TASK REQUIREMENTS: Please retype the data in full, exactly as given.

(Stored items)
──────

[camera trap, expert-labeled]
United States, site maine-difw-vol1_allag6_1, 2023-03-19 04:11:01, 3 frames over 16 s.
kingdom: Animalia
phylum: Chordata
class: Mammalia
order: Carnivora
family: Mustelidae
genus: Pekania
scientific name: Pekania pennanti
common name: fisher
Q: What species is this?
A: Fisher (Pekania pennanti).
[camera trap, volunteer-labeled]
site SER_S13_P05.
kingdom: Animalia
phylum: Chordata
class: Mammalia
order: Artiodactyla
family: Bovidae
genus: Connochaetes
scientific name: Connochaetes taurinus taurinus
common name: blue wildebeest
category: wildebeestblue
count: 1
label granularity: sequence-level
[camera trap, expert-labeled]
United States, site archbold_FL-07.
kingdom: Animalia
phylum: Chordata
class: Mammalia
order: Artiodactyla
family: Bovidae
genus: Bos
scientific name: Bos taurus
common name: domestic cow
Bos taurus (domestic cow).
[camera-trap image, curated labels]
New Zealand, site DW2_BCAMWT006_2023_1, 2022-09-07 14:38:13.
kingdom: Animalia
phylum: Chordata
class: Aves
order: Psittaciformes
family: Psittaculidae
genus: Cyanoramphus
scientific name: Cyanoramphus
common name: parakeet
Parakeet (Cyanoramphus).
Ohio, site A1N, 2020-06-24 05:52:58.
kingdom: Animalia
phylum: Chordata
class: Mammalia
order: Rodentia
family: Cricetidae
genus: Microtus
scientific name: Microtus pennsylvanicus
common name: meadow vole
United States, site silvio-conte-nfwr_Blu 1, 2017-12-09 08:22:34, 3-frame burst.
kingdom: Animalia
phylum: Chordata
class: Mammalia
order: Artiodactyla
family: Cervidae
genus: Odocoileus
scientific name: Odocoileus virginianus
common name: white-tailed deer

──────

COMPLETED TASK:
[camera trap, expert-labeled]
United States, site maine-difw-vol1_allag6_1, 2023-03-19 04:11:01, 3 frames over 16 s.
kingdom: Animalia
phylum: Chordata
class: Mammalia
order: Carnivora
family: Mustelidae
genus: Pekania
scientific name: Pekania pennanti
common name: fisher
Q: What species is this?
A: Fisher (Pekania pennanti).
[camera trap, volunteer-labeled]
site SER_S13_P05.
kingdom: Animalia
phylum: Chordata
class: Mammalia
order: Artiodactyla
family: Bovidae
genus: Connochaetes
scientific name: Connochaetes taurinus taurinus
common name: blue wildebeest
category: wildebeestblue
count: 1
label granularity: sequence-level
[camera trap, expert-labeled]
United States, site archbold_FL-07.
kingdom: Animalia
phylum: Chordata
class: Mammalia
order: Artiodactyla
family: Bovidae
genus: Bos
scientific name: Bos taurus
common name: domestic cow
Bos taurus (domestic cow).
[camera-trap image, curated labels]
New Zealand, site DW2_BCAMWT006_2023_1, 2022-09-07 14:38:13.
kingdom: Animalia
phylum: Chordata
class: Aves
order: Psittaciformes
family: Psittaculidae
genus: Cyanoramphus
scientific name: Cyanoramphus
common name: parakeet
Parakeet (Cyanoramphus).
Ohio, site A1N, 2020-06-24 05:52:58.
kingdom: Animalia
phylum: Chordata
class: Mammalia
order: Rodentia
family: Cricetidae
genus: Microtus
scientific name: Microtus pennsylvanicus
common name: meadow vole
United States, site silvio-conte-nfwr_Blu 1, 2017-12-09 08:22:34, 3-frame burst.
kingdom: Animalia
phylum: Chordata
class: Mammalia
order: Artiodactyla
family: Cervidae
genus: Odocoileus
scientific name: Odocoileus virginianus
common name: white-tailed deer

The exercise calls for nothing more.